Remove the iris3 object:

In [19]:
rm(iris3)
exists("iris3")

“object 'iris3' not found”

And load it from the RDatafile:

In [20]:
load("iris.RData")

See it is imported:

In [21]:
exists("iris3")

In [22]:
iris3

Sepal.Length,Sepal.Width,Petal.Length,Petal.Width,Species
5.1,3.5,1.4,0.2,setosa
4.9,3.0,1.4,0.2,setosa
4.7,3.2,1.3,0.2,setosa
4.6,3.1,1.5,0.2,setosa
5.0,3.6,1.4,0.2,setosa
5.4,3.9,1.7,0.4,setosa
4.6,3.4,1.4,0.3,setosa
5.0,3.4,1.5,0.2,setosa
4.4,2.9,1.4,0.2,setosa
4.9,3.1,1.5,0.1,setosa


### Extension packages

- readxl, xlsx, openxlsx and XLConnect imports and exports from/to xls(x) files
- googlesheets package connects R to googlesheets
- readr package of tidyverse extends the functionality of read.table, write.table and similar base utilities
- DBI, RPostgreSQL, RMySQL, ROracle, sqldf packages connects R to common database servers
- data.table package has a faster implementation of file read and writes with fread() and fwrite()

## Vectorization

Many functions in R can handle multiple values vectors as inputs and call the function for all the values in the vector sequentially without the need for an explicit loop

The two main benefits of vectorization in R are:
- Speed: Natively vectorized functions (written in C, C++ or Fortranand compiled) are as fast as compiled code
- Conciseness: Vectorized functions simplify code writing: Less and more clear code

In some cases the functions R not vectorized can only handle single values.

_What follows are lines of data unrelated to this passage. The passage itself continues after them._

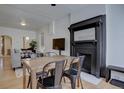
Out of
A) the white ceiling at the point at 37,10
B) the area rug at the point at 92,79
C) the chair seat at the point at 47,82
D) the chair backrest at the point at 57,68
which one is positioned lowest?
the area rug at the point at 92,79

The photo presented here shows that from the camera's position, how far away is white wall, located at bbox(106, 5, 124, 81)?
3.09 meters

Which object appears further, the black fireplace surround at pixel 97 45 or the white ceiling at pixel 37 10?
the white ceiling at pixel 37 10

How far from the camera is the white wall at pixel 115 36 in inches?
121

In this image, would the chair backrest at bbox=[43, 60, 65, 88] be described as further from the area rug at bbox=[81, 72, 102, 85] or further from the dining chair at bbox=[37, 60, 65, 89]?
the area rug at bbox=[81, 72, 102, 85]

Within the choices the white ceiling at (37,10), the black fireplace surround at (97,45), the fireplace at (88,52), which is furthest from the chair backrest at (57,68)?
the white ceiling at (37,10)

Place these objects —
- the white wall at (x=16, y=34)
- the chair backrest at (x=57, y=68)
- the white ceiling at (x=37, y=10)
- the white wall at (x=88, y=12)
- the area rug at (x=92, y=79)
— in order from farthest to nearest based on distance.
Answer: the white wall at (x=16, y=34), the white ceiling at (x=37, y=10), the white wall at (x=88, y=12), the area rug at (x=92, y=79), the chair backrest at (x=57, y=68)

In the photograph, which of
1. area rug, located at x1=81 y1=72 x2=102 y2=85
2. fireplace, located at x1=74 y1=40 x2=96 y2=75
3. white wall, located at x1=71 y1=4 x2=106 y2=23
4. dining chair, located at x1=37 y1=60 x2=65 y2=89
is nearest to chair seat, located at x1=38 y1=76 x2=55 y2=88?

In this case, Vectorize() can generate vectorized versions of these functions while it does not bring the performance advantage of vectorization in native vectorized code

In [25]:
func_single <- function(x, y)
{
    if (x < y)
    {
        return("x is smaller than y")
    }
    else
    {
        return("x is not smaller than y")
    }
}

In [26]:
func_single(3, 1)
func_single(2, 5)

In [27]:
func_single(1:4, 5:2)

“the condition has length > 1 and only the first element will be used”

if condition only regards the first values in vector and ignores the rest

In [28]:
func_vec <- Vectorize(func_single)

In [29]:
func_vec(1:4, 5:2)

### outer() with Vectorize

In order for outer() to work properly, the function provided to FUN argument must be vectorized

For example let's create a matrix of the cartesian product of 1:10, where values are the max of row or column 

Note that max() is not a vectorized function, it aggregates its input and returns a single value:

So this does not work:

In [73]:
outer(1:10, 1:10, max)

ERROR: Error in dim(robj) <- c(dX, dY): dims [product 100] do not match the length of object [1]


This does not work either:

In [74]:
outer(1:10, 1:10, function(x,y) max(x,y))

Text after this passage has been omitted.